Kultur

Berührender Rap-Song will Jugendliche über Demenz aufklären

Busch-Stiftung unterstützt Produktion.

Von Jutta Schreiber-Lenz

Zum diesjährigen Alzheimer-Tag am 21. September legt der Sänger Equa Tu seinen Song „Meine Oma“ vor. Er ist ab sofort auf allen bekannten Plattformen wie Youtube oder Spotify und weiteren zu hören.
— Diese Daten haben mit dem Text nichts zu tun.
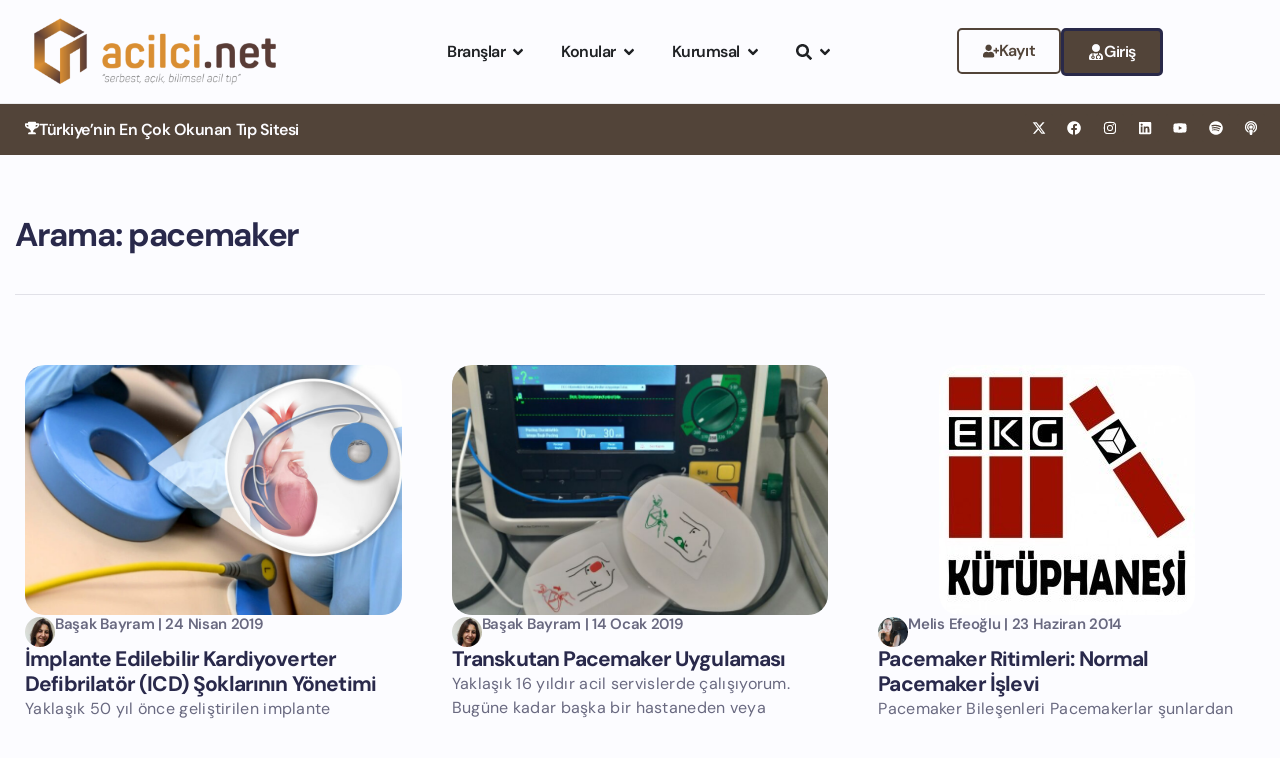

--- FILE ---
content_type: text/html; charset=utf-8
request_url: https://www.google.com/recaptcha/api2/aframe
body_size: 265
content:
<!DOCTYPE HTML><html><head><meta http-equiv="content-type" content="text/html; charset=UTF-8"></head><body><script nonce="WTlT1FcNFo1Qu85EaHlCgA">/** Anti-fraud and anti-abuse applications only. See google.com/recaptcha */ try{var clients={'sodar':'https://pagead2.googlesyndication.com/pagead/sodar?'};window.addEventListener("message",function(a){try{if(a.source===window.parent){var b=JSON.parse(a.data);var c=clients[b['id']];if(c){var d=document.createElement('img');d.src=c+b['params']+'&rc='+(localStorage.getItem("rc::a")?sessionStorage.getItem("rc::b"):"");window.document.body.appendChild(d);sessionStorage.setItem("rc::e",parseInt(sessionStorage.getItem("rc::e")||0)+1);localStorage.setItem("rc::h",'1769908844459');}}}catch(b){}});window.parent.postMessage("_grecaptcha_ready", "*");}catch(b){}</script></body></html>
In einer Mischung von Pop und Rap, dennoch zart und sensibel, beschreibt der Mittzwanziger die letzte Zeit mit seiner Oma, die an Alzheimer erkrankt war.

„Ein sehr berührendes Stück“, sagt auch Christian Busch, der mit der von seinen Eltern Thomas und Beate Busch gegründeten Seniorenhilfe-Stiftung die Produktion gefördert und auch Videograph Adrian Bedoy (Düsseldorf) mit ins Boot geholt hat.

Eigentlich gehöre dergleichen nicht zum Portfolio der Stiftung. „Aber wir waren uns im Vorstand schnell einig, dass dieser Song vor allem jungen Menschen diese Erkrankung sehr nahe bringt. Ein Format, das jenseits der bis dato gängigen Informationswege liegt“, begründet Busch.

Die Stiftung, seit 1998 aktiv, hat sich die Unterstützung und Entlastung von kranken und behinderten alten Menschen und deren Angehörigen in Solingen auf die Fahne geschrieben. Auch kümmert sie sich um die Aufklärung und Enttabuisierung des Themas Demenz.

In „Meine Oma“ vermittelt Equa Tu, der eigentlich Hauke Löber heißt, ein positives Bild dieser Erkrankung, die das Gedächtnis der Betroffenen mehr und mehr reduziert. „Als Enkel hatte ich es vielleicht einfacher als zum Beispiel meine Mutter, die ihren Blick als pflegende Angehörige auf andere Dinge legen musste“, sagt der junge Musiker. „Aber für mich waren die letzten Jahre mit meiner Oma tatsächlich schön. Wir haben uns über die Musik verständigt, die sie als ausgebildete Sängerin ihr ganzes Leben liebte und aktiv betrieb.“

Auch dieser Ansatz ist für Christian Busch förderungs- würdig: Den Blick auf das richten, was noch geht und was man noch teilen kann, und nicht nur auf das, was fort ist, sei ein richtiger Hinweis für Angehörige von an Demenz leidenden Menschen.

Radtour

Mit einer Radtour möchte das Regionalbüro Alter, Pflege und Demenz auf den Alzheimer-Tag aufmerksam machen. Dazu legen Demenzbotschafter am 21. September eine 100 Kilometer lange Strecke zwischen Solingen, Wuppertal, Remscheid und Rheinisch-Bergischen Kreis zurück.